Not that I exactly expect Eternity to look like Baldur's Gate, it just struck me how most of the exploration areas in BG don't contain all that much, and the scenery is pretty bland and repetitive. There's at least one area that has zero quest involvement and no interesting scenery whatsoever--the only remotely "interesting" thing on the entire board is a dude who yells at you to get off his lawn.

Granted, due to the pre-rendered scenery, the game has aged INCREDIBLY well. It's the gameplay that feels a bit dated.
 

I think it was acknowledged that Baldur's Gate was developed by a team that -- for a large part -- had never developed a game of this scope before, or at least were rather inexperienced. If you contrast BG's exploration with any other major RPG, even of its time -- or if compare it to NWN2, the difference hits you like a Critical Hit.

For the record, I loved the exploring the vast, oft empty spaces in BG1 in 1999. To a large degree, I still do now. Apparently I was in a minority, as BG2 took a different route altogether, and from then on for Bioware there wasn't a way back either way. BG made me realize what's gone missing since. Basically, "modern" games in particular are designed like a theme park or Awesome Obstacle Course™, where two packs of loot, enemies or quests to tackle are just around every corner. You generally won't visit a single area that isn't jam packed with stuff, and you can be assured that whatever place you're going to visit, it will contain either a critical path quest advancement, or a major side quest of sorts.

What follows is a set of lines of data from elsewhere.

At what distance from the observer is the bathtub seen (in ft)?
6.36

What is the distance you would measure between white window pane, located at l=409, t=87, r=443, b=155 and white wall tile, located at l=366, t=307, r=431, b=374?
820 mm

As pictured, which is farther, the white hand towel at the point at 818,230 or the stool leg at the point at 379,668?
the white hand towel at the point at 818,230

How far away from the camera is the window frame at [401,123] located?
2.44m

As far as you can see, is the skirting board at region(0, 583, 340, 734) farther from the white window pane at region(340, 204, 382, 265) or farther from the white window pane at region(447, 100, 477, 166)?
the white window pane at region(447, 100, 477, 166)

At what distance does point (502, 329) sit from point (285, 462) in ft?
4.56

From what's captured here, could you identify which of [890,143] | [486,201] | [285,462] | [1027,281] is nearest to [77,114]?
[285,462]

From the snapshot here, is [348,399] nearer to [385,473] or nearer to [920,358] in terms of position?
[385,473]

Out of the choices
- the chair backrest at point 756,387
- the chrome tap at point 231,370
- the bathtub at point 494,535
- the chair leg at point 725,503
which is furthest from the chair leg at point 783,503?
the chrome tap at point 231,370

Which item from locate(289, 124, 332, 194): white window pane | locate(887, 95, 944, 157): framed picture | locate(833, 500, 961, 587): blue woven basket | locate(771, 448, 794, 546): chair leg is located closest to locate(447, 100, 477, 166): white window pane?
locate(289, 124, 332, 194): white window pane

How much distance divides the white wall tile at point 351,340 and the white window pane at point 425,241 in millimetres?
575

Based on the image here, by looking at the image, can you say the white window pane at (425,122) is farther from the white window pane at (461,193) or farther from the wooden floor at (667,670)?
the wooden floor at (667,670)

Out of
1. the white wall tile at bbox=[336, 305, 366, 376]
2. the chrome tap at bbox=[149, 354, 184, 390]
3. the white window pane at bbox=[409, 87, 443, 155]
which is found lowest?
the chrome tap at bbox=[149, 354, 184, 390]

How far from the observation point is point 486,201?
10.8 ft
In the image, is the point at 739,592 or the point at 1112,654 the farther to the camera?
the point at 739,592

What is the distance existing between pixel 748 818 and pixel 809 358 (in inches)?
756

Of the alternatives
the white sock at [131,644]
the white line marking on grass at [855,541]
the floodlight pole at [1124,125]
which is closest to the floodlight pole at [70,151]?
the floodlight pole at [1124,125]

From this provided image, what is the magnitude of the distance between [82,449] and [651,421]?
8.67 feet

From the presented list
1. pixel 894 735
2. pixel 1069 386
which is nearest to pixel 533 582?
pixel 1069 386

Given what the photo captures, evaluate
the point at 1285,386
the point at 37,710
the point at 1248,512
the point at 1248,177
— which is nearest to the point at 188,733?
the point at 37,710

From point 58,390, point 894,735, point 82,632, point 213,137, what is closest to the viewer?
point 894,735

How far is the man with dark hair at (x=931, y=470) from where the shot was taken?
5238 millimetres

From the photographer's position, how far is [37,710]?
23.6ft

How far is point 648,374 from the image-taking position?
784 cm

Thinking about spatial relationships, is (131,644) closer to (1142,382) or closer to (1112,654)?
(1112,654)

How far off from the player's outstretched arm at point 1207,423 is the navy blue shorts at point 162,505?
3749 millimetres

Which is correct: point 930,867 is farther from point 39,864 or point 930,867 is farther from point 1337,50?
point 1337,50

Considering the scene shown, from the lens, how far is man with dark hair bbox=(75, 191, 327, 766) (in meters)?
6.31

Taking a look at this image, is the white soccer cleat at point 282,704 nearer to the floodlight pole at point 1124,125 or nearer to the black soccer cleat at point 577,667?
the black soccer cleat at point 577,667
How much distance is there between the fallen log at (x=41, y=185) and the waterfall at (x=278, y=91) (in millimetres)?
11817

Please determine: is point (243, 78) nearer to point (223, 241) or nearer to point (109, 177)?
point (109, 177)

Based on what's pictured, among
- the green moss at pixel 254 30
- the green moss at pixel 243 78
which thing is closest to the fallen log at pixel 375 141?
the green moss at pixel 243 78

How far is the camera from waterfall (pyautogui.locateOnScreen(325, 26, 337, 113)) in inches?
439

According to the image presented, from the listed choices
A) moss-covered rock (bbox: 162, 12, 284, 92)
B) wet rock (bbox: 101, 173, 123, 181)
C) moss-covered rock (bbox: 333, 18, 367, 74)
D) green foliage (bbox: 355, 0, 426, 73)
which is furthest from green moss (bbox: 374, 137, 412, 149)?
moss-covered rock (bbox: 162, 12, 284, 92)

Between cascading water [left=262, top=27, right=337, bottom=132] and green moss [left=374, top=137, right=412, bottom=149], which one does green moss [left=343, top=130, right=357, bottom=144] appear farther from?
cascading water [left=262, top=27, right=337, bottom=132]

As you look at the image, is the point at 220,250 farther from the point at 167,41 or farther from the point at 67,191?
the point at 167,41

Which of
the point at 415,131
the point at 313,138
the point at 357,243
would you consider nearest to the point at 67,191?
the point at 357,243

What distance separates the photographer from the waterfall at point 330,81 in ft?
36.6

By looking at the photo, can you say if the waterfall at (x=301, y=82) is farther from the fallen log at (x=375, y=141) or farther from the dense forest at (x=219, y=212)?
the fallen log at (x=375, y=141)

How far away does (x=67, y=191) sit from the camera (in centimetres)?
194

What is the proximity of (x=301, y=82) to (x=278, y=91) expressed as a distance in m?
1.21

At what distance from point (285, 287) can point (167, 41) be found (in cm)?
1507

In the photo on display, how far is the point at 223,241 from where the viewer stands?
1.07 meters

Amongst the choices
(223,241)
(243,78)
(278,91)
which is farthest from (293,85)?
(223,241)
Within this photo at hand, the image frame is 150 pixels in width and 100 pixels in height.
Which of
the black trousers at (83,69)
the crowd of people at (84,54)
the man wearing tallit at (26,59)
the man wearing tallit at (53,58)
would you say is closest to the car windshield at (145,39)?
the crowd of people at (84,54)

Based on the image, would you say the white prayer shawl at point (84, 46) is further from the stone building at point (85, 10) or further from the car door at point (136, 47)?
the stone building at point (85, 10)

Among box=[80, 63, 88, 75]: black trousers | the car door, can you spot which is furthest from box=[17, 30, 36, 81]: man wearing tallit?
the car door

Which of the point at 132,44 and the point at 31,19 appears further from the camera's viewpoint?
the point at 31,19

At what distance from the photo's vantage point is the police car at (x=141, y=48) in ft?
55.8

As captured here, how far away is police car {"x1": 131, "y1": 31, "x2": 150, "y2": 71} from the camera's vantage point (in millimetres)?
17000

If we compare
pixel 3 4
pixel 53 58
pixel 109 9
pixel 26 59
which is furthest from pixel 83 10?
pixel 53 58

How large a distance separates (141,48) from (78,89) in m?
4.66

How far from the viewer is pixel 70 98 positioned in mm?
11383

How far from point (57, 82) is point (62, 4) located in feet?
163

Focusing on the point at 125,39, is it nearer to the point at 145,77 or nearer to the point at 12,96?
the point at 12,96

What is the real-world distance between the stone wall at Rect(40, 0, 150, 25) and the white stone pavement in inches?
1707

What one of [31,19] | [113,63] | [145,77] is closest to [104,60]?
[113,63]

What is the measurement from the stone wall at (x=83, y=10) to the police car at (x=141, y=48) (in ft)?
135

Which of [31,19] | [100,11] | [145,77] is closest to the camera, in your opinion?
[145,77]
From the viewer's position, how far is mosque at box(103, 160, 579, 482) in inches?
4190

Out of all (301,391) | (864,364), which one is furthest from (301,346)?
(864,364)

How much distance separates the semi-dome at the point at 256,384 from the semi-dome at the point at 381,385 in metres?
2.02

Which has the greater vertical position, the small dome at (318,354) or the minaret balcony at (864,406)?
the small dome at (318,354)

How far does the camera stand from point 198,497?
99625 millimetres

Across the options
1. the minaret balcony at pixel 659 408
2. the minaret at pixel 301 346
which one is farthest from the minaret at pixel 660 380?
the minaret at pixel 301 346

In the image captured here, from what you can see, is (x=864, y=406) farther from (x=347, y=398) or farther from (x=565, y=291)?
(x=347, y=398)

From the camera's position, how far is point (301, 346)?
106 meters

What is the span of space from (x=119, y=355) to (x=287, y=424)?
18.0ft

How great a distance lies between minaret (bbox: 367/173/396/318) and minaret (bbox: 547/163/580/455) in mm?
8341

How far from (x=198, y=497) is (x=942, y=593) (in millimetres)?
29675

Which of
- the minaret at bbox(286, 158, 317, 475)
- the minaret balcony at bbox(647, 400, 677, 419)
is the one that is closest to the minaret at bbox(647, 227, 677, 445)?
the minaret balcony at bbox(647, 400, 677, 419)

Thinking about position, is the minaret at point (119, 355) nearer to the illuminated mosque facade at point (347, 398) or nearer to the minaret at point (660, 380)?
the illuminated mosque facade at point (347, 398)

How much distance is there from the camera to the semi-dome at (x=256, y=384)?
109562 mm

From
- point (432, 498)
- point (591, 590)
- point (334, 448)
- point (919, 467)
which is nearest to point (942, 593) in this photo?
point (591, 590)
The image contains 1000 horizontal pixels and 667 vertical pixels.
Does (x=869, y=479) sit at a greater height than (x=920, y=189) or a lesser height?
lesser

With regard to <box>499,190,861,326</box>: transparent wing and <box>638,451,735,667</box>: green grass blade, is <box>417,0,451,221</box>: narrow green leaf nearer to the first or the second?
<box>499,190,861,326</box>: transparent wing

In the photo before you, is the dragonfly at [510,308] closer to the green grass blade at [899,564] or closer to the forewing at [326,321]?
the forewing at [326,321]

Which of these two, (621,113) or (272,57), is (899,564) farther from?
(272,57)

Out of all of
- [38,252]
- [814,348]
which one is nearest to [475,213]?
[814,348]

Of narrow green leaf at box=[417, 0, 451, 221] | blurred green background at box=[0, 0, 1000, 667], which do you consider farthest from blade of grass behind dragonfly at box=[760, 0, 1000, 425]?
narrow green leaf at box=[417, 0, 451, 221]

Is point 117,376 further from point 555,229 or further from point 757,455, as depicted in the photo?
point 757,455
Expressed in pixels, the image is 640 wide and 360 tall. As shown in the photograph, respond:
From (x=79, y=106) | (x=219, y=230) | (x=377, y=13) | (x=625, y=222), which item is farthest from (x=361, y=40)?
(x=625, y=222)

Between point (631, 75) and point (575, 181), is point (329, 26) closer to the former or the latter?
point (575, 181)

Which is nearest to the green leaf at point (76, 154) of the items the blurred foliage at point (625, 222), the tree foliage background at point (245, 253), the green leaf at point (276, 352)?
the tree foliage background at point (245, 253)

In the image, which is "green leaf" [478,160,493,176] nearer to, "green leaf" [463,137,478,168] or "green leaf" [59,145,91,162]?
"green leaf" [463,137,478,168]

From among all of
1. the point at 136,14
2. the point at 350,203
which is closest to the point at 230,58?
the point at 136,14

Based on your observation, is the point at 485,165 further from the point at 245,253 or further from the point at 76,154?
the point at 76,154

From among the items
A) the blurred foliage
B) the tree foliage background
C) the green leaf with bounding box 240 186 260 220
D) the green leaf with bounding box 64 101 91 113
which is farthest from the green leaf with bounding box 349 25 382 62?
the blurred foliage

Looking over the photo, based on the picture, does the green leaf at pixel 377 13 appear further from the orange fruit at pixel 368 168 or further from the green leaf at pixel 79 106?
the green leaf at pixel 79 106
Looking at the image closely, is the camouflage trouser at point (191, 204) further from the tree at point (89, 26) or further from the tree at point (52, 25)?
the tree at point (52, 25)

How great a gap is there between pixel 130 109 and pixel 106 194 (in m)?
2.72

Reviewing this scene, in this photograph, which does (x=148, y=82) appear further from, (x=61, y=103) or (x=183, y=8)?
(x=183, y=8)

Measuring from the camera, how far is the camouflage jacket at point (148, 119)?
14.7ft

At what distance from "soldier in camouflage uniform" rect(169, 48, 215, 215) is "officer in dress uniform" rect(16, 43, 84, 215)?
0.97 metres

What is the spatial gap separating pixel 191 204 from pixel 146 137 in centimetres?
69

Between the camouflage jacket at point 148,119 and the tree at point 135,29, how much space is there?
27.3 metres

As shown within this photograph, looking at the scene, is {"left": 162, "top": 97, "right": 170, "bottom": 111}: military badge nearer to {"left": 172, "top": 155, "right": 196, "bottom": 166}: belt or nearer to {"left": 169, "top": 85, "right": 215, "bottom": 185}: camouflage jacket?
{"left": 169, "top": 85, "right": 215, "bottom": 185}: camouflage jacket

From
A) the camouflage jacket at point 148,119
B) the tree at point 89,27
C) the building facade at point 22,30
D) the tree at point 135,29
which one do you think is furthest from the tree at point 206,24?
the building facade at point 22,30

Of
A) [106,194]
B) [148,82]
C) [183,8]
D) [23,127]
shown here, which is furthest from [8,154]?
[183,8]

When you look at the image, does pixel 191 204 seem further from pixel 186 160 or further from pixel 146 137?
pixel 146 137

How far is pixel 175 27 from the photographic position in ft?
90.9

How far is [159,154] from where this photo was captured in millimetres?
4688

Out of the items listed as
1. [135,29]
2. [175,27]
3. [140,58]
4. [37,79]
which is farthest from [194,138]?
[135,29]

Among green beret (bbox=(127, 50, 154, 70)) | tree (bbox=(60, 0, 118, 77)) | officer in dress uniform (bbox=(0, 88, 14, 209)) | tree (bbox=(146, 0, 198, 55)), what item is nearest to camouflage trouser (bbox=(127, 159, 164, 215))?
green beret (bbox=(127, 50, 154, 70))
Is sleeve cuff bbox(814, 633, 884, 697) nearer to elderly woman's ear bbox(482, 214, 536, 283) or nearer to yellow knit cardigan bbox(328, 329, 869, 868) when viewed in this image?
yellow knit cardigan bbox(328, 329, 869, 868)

Baldur's Gate 1 is one of the few RPGs where travelling feels like travelling. I had completely forgotten how there can be minutes where you won't meet anyone -- and then, all of a sudden, there's blood in the grass, you'll hear a few screams, and a pack of Gnolls comes charging in. Coupled with the low level D&D, where one hit may be fatal, at its best, that's just fantastic. Arguably this was only ever possible though due to that inexperienced staff back then. It's not likely much done on purpose. However, it challenges so many RPG and gaming paradigms. Reward the player at every opportunity. Give him tons of stuff to do. Never waste resources on areas that aren't going to contain anything either way. Etc. etc.

It has its flipsides, naturally. Large chunks of the areas are really empty, and the quests are mostly cooky cutter. However, I wish somebody would take a closer look at the wilderness of the Sword Coast as presented in BG and once again run with it, for a change. At its best, this isn't so much your Awesome Obstacle Course or Theme Park: Sword Coast, but a world to explore. The still pretty decent ambient FX help to establish this, naturally, as do the night/day cycles and weather effects.